BigTable, a database technology, NoSQL DataBase is gaining huge momentum in the Big Data world. The most important reason being- its creators. It is created by engineers of Google and, for obvious reasons; they do know how to manage humongous amounts of data. For most parts, Bigtable has a schema-less architecture and makes use of row keys for the purpose of partitioning data and distributing it throughout the cluster.
If Bigtable sounds impressive to you, the Bigtable-inspired Cassandra and HBase are sure to enjoy your appreciation. While Cassandra has cascaded from Amazon Dynamo and Bigtable, HBase is an “open-source Bigtable implementation”. While they do have a lot of similarities, there are also some important differences that cannot be ignored. Let us have a look at some of the differences that might enable you to pick one.
Cassandra and HBase are NoSQL databases that cannot be manipulated by SQL. They are distributed databases which provide you with an enhanced distribution freedom while storing and accessing the data. They are created for managing very large sets of data, which should have millions and billions of rows. It is better to use RDBMS if you are working with anything smaller.
Their scalability is near linear and users can easily multiple the number of nodes if they need to manage additional data. With the help of replication, they both protect the data from the failure of cluster node. If at all there is a failure of primary nodes, you can still fetch the data from the replica nodes.

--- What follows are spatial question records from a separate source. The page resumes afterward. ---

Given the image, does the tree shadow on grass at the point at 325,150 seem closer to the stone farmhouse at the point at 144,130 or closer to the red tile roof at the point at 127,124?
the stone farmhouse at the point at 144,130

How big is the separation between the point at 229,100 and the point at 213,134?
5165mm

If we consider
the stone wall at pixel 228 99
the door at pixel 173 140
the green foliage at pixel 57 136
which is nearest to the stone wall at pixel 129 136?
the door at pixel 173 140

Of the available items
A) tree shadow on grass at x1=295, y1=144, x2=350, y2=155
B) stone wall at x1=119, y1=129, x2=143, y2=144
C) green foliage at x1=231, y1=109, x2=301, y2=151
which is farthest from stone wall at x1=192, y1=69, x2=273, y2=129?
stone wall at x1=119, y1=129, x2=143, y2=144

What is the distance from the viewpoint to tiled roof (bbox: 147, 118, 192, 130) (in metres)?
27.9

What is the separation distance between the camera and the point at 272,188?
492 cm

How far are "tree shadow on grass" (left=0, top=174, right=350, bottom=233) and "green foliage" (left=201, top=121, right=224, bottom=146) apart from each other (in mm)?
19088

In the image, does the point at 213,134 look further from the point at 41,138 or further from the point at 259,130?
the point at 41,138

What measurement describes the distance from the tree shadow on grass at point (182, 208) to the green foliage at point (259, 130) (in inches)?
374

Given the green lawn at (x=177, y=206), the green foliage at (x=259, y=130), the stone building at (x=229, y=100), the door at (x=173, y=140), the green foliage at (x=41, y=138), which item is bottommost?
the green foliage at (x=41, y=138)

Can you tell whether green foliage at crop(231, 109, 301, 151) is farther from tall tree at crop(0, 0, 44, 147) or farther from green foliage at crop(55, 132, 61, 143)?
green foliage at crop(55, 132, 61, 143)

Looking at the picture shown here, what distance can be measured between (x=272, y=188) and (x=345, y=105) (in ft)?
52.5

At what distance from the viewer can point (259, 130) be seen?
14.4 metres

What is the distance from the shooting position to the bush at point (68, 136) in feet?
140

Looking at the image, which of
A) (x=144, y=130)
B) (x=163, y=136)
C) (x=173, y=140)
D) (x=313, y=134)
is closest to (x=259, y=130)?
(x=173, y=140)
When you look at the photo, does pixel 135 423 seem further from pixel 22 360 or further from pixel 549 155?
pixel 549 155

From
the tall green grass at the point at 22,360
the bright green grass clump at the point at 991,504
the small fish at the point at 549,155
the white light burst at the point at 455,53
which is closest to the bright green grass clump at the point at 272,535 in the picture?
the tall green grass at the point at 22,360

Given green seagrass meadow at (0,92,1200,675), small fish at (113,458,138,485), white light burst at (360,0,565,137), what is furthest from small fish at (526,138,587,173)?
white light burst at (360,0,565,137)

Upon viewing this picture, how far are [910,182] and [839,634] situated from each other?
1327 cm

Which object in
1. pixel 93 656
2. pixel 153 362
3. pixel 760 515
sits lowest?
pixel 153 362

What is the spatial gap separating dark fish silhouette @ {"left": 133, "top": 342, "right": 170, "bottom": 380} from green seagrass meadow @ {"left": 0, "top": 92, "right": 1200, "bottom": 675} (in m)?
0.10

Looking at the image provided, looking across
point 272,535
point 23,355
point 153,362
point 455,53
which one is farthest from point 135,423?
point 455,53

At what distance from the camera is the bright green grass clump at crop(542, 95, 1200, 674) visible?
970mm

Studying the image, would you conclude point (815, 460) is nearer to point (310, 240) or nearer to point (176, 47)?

While Cassandra and HBase have a lot in common, as mentioned above, they also have some major differences.
HBase makes use of the Hadoop infrastructure (NameNode, Zookeeper, HDFS) and organizations that use Hadoop might be able to use HBase with their existing knowledge about Hadoop. Cassandra didn’t start or evolve around Hadoop and as a result, its infrastructure and the knowledge requirements are very different from Hadoop.
While Cassandra and HBase are known to have symmetrical nodes, the symmetry is left incomplete. You will be required to identify some see nodes in Cassandra that can work as concentration points for communication between the clusters. On the other hand, you need HBase to the nodes that will work as master nodes that will do the job of monitoring the activities of servers. Thus, while Cassandra allows multiple seed nodes for guaranteeing high availability, HBase offers multiple master nodes for the same.
HBase exclusively supports ordered partitioning. This allows HBase to scale horizontally while also supporting scans of rowkey range. However, if columns are used for storing data in Cassandra, here is a rowsize limitation of 10’s of MB’s for supporting scans of rowkey range. Larger rows can result in problems with time and overhead.
There is no clear winner among the two. Both the databases have a lot to offer and the only solution is to try both and find out which one works for the target application.